Thank you everyone for collaborating on this! Let's continue the thread as we will be meeting with them quarterly.

It would be nice to have access to the "auto-add to project" workflow for github projects: we mark cuda-related issues with a label, but we would appreciate having just one place to watch

We're a big project, our actions are not running for frivolous reasons, and just a few minutes ago we've apparently run into API rate limits. They affect our labeling, automerging, backporting, manual and editorconfig actions, which are currently failing on all changed PRs.

Examples:

It would be nice if these limits could scale to and with our needs.

This issue has been mentioned on NixOS Discourse. There might be relevant details there:

https://discourse.nixos.org/t/nixos-foundation-update-github-collaboration-april-12/26833/1

Reminder - upcoming meeting on April 12

Ok, this one is a bit ridiculous concerns UX.
There are two things about PR branches that I want to do outside the browser:

  • I want to use builtins.getFlake github:ShamrockLee/nixpkgs/write-multiple-references in nix repl,
  • and I want to git remote add ShamrockLee git@github.com:ShamrockLee/nixpkgs. Note how both schemas happen to follow the same pattern: domain:user/repo/branch. It's fate!

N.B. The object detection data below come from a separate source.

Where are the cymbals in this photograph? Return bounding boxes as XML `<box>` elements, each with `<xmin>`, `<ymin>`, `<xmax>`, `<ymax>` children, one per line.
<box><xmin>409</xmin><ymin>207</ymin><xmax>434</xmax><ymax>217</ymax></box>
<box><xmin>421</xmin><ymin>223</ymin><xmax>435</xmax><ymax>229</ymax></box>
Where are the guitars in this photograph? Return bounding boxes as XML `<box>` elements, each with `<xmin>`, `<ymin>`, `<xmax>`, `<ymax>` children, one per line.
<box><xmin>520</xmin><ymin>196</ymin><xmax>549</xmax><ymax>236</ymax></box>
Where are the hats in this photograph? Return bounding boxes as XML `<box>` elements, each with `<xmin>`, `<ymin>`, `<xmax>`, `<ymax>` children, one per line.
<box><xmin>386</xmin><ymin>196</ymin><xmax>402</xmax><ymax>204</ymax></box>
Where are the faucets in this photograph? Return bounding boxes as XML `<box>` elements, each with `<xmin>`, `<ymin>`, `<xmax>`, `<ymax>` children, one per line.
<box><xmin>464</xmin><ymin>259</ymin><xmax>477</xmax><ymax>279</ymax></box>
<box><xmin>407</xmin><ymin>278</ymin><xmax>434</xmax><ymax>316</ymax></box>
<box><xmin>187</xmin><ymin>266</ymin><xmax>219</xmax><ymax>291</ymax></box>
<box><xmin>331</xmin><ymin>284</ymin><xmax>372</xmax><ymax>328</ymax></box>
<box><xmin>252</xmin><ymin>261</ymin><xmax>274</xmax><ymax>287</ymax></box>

However, when I click on the "copy" button next to ShamrockLee wants to merge 1 commit into NixOS:master from ShamrockLee:write-multiple-references, what do I get? Right, it's ShamrockLee:write-multiple-references which doesn't fit either

EDIT 2023-04-12: @refroni yes, thanks, that's it! Just enabled it for 6.topic: cuda

But also, I did try to elaborate on the previous question about caching: https://discourse.nixos.org/t/nixos-github-meeting-notes-and-updates-january-2023/24762/5?u=sergek

The TLDR is that if they've ever tried to speed up loading docker images in github workflows (by caching them), then maybe they could experiment with extending that to /nix/store, and maybe even follow up by sharing their experiences. Frankly though, I should be absolutely shocked and amazed if that happened

@SomeoneSerge regarding auto-adding, the just added it recently :)
https://docs.github.com/en/issues/planning-and-tracking-with-projects/automating-your-project/adding-items-automatically
Is this what you were looking for?

@mweinelt They are looking into it. As a temporary solution they are willing to bump our rates temporarily whenever we have an expectation for things to increase such as prior to a hack/nixcon/etc.
We'd just need to give them a heads up on the dates
Go from 12500 to 62500

We have two major mass-ping issues that make notifications hard to manage:

  • Changing target branches on PRs or rebasing them incorrectly often results in mass-pinging code owners by accident, as commits which aren't in the target branch become part of the PR (as already mentioned by piegamesde above); some way of limiting this would be good.
  • Anybody can highlight the @NixOS/nixpkgs-maintainers team, which contains many many people. If team mentions and team review requests were gated behind a permission, so that nobody can mention big teams like this. Thank you zimbatm!

Point (2) has been solved by disabling the notification settings on the team level. This has been applied to the nixpkgs-maintainers and nixpkgs-committers groups. Point (1) is still an issue.

Has GitHub said anything about the target branch mass-notification issue?